The afternoons still slurry into soft heat, but mornings are nose-ticklingly crisp. Munchkin’s school is only six blocks away – so each morning I bundle the kids into the bike trailer, spread a blanket over their knees, and pedal like mad to make it before the bell. Three weeks in and I’m still searching for predictable rhythm in our early hours… the wake ups and shower and eat your breakfast please I said eat your breakfast! cajoling. Lunch-packing happens while the kids breakfast and I might manage to eat an egg and drink a half cup of coffee, or not. More often not. Leisurely breakfast-eating (theirs) ends with the mad, chilly dash (mine) to the school. The playground swirls with frantic be-backpacked children before line-up happens and everyone marches into their classrooms – and then Elf swings for a bit before we meander home.
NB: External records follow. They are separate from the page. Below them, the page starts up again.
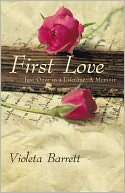   First Love by Violeta Barrett, iUniverse 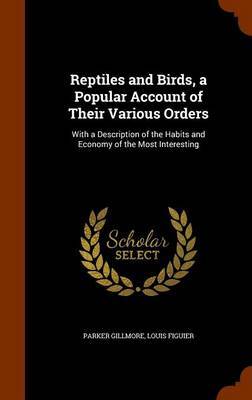 Reptiles and Birds, a Popular Account of Their Various Orders by Parker Gillmore image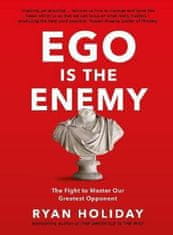 Ryan Holiday: Ego is the Enemy : The Fight to Master Our Greatest Opponent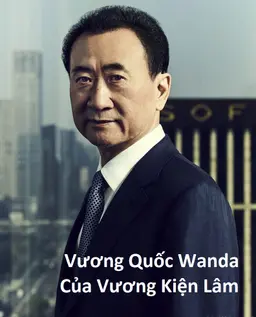 Vương Quốc Wanda Của Vương Kiện Lâm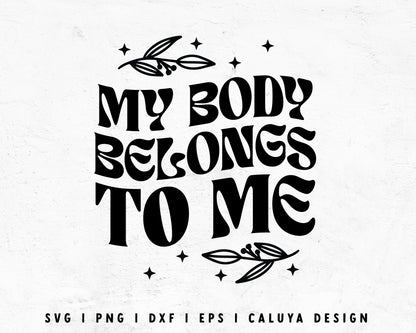 FREE My Body Belongs To Me SVG | Roe v Wade SVG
The irony of insisting Munchkin wear pants, pull on a sweatshirt, take a raincoat… this is not lost on me when I shed layers, snake-like, in the early afternoon. Early afternoons are filled with harvesting the garden remnants and picking the last of the apples, roasting tomatoes, eying the mounting pile of zucchini that must be shredded and frozen. The sun beats down on my back, the deep smell of the earth and still-laden tomato vines fills my nostrils. The frosts are late this year, everyone agrees. Small batches of canned tomatoes and applesauce line my basement shelves, and chicken stock for the freezer bubbles away on the stovetop. Fall is my nesting time, my drawing in and stocking up and sweatering up time.
Fitting writing and business work in is easier these days. I have dedicated Elf’s naptime to my work-time – writing and photographing art and refining my dreams. My drive to make something of my art and writing has returned full force after late summer’s hiatus, and my brain churns from the moment I wake up to the moment I lay down for sleep.
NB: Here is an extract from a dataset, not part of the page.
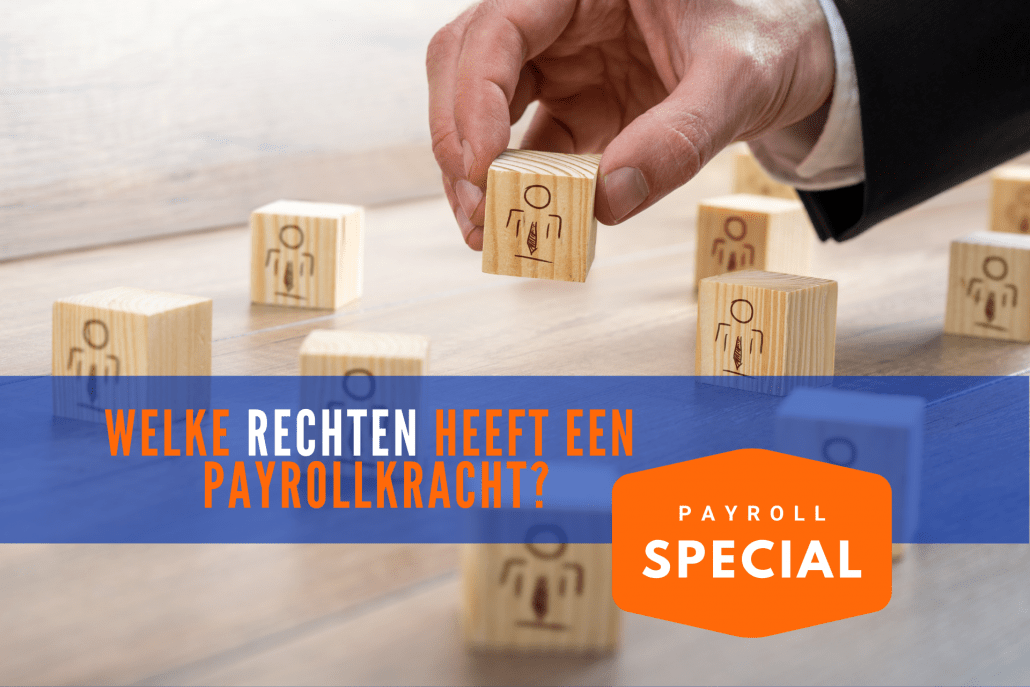 Payroll special - 2 welke rechten heeft een payrollkracht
In mid-afternoon, I pedal toward the school, steadily this time, enjoying the tension in my thighs and the smooth glide over asphalt. At the school grounds, Elf swings while we wait for Munchkin to appear, lined up with his class against the brick wall. Their little arms and hands go up as they spot parents, and suddenly the line is an undersea garden, tentacles waving wildly in the thick, hot air.
I have exactly 2.5 blocks before Munchkin starts asking for his leftover lunch. Their lunch break is short – criminally so, in my opinion. He asks just as I pedal past the parking lot at the nearby neighborhood park. Two stop signs down, two more and a short bridge to go. At home it is a clock-race to put in enough calories in Munchkin’s body before the tired cranky melt-down monster rages out of control. If it does, chaos reigns and I take deep breaths to rally, to put dinner on the stove, to only take one glance at the clock every five minutes instead of every three. I pat myself on the back when I win. So far I win less days than I lose, but I learn, and rally. Each week I implement a new strategy and the battle is just a little less hard fought.
These days are my soup, the nourishing broth of creativity and divine craziness alike and aching gratitude of our plenty. The taste of it lingers in my mouth, warming for those chilled mornings, good for those achingly hot afternoons, and soothing the slow slide into evening winter.